Your tasks:
1 - Using the abstract below on HIV-1 subtype C protease cleavage sites, decide whether each statement agrees with it: (a) the p1/p6gag site showed moderate variation; (b) all 12 HIV-1 cleavage sites were significantly more diverse in C than in B viruses; (c) the cleavage sites were analyzed as a concatenated fragment of 360 bp. Answer yes or no for each, quoting the words from the abstract that decide it.
2 - List every cleavage site that the abstract on HIV-1 subtype C protease cleavage sites describes as well conserved over time and in all HIV-1 subtypes.

Text for analysis:

Variability at Human Immunodeficiency Virus Type 1 Subtype C Protease Cleavage Sites: an Indication of Viral Fitness?

Tulio de Oliveira,1 Susan Engelbrecht,2 Estrelita Janse van Rensburg,2 Michelle Gordon,1 Karen Bishop,1 Jan zur Megede,3 Susan W. Barnett,3 and Sharon Cassol1,4*

HIV-1 Molecular Virology and Bioinformatics Unit, Africa Centre for Health and Population Studies, and the Nelson R. Mandela School of Medicine, University of Natal, Durban,1 Department of Medical Virology, University of Stellenbosch, and Tygerberg Hospital, Tygerberg, South Africa,2 Chiron Corporation, Emeryville, California,3 Nuffield Department of Medicine, University of Oxford, Oxford, United Kingdom4

Received 13 March 2003/ Accepted 3 June 2003

Naturally occurring polymorphisms in the protease of human immunodeficiency virus type 1 (HIV-1) subtype C would be expected to lead to adaptive (compensatory) changes in protease cleavage sites. To test this hypothesis, we examined the prevalences and patterns of cleavage site polymorphisms in the Gag, Gag-Pol, and Nef cleavage sites of C compared to those in non-C subtypes. Codon-based maximum-likelihood methods were used to assess the natural selection and evolutionary history of individual cleavage sites. Seven cleavage sites (p17/p24, p24/p2, NC/p1, NC/TFP, PR/RT, RT/p66, and p66/IN) were well conserved over time and in all HIV-1 subtypes. One site (p1/p6gag) exhibited moderate variation, and four sites (p2/NC, TFP/p6pol, p6pol/PR, and Nef) were highly variable, both within and between subtypes. Three of the variable sites are known to be major determinants of polyprotein processing and virion production. P2/NC controls the rate and order of cleavage, p6gag is an important phosphoprotein required for virion release, and TFP/p6pol, a novel cleavage site in the transframe domain, influences the specificity of Gag-Pol processing and the activation of protease. Overall, 58.3% of the 12 HIV-1 cleavage sites were significantly more diverse in C than in B viruses. When analyzed as a single concatenated fragment of 360 bp, 96.0% of group M cleavage site sequences fell into subtype-specific phylogenetic clusters, suggesting that they coevolved with the virus. Natural variation at C cleavage sites may play an important role, not only in regulation of the viral cycle but also in disease progression and response to therapy.

[Records from a data source]
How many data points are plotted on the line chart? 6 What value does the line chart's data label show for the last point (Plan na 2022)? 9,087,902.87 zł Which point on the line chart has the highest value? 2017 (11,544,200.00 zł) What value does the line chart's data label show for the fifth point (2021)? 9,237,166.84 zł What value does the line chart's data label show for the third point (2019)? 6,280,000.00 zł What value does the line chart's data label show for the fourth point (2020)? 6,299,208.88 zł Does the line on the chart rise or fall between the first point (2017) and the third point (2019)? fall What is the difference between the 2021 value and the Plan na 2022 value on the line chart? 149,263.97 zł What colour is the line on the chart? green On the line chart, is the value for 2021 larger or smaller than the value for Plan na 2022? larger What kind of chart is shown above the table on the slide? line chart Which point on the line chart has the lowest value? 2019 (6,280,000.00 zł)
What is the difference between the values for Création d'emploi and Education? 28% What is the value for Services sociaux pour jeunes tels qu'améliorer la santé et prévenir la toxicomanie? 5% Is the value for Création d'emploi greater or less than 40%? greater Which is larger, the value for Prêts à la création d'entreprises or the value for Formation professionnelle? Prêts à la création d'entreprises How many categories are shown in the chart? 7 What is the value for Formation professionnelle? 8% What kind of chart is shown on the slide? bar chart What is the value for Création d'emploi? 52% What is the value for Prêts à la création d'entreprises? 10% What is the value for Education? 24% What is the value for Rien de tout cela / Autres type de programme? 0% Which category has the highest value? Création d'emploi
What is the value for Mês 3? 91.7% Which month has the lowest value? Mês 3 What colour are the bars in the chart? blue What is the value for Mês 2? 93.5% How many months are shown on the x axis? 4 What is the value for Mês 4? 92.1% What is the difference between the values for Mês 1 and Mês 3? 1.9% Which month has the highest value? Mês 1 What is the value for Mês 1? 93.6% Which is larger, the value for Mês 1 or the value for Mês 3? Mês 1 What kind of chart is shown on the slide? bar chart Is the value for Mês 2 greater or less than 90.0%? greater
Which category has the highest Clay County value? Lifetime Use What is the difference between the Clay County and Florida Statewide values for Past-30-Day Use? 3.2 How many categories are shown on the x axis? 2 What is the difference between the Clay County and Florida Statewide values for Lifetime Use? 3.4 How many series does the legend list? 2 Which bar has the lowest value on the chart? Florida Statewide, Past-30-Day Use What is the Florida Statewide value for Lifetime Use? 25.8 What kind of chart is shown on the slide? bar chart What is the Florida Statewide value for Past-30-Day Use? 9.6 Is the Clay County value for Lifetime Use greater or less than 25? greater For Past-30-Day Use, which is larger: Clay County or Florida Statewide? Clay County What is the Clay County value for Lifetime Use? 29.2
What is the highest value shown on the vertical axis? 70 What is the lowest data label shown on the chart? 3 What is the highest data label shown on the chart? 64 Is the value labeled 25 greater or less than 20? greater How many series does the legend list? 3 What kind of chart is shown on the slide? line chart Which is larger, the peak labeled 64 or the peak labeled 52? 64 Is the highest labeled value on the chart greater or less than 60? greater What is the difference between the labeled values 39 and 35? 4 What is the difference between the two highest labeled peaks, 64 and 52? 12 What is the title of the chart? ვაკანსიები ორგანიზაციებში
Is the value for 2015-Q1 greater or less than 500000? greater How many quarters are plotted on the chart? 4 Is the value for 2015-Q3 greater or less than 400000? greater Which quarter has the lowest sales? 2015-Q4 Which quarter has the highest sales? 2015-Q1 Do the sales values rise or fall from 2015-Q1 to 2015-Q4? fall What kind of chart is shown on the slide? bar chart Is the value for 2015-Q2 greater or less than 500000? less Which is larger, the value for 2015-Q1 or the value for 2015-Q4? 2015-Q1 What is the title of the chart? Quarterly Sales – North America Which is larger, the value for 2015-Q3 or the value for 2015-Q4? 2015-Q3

Solution set:
1 -
(a) Yes: "One site (p1/p6gag) exhibited moderate variation"
(b) No: "Overall, 58.3% of the 12 HIV-1 cleavage sites were significantly more diverse in C than in B viruses."
(c) Yes: "When analyzed as a single concatenated fragment of 360 bp"

2 - p17/p24, p24/p2, NC/p1, NC/TFP, PR/RT, RT/p66, p66/IN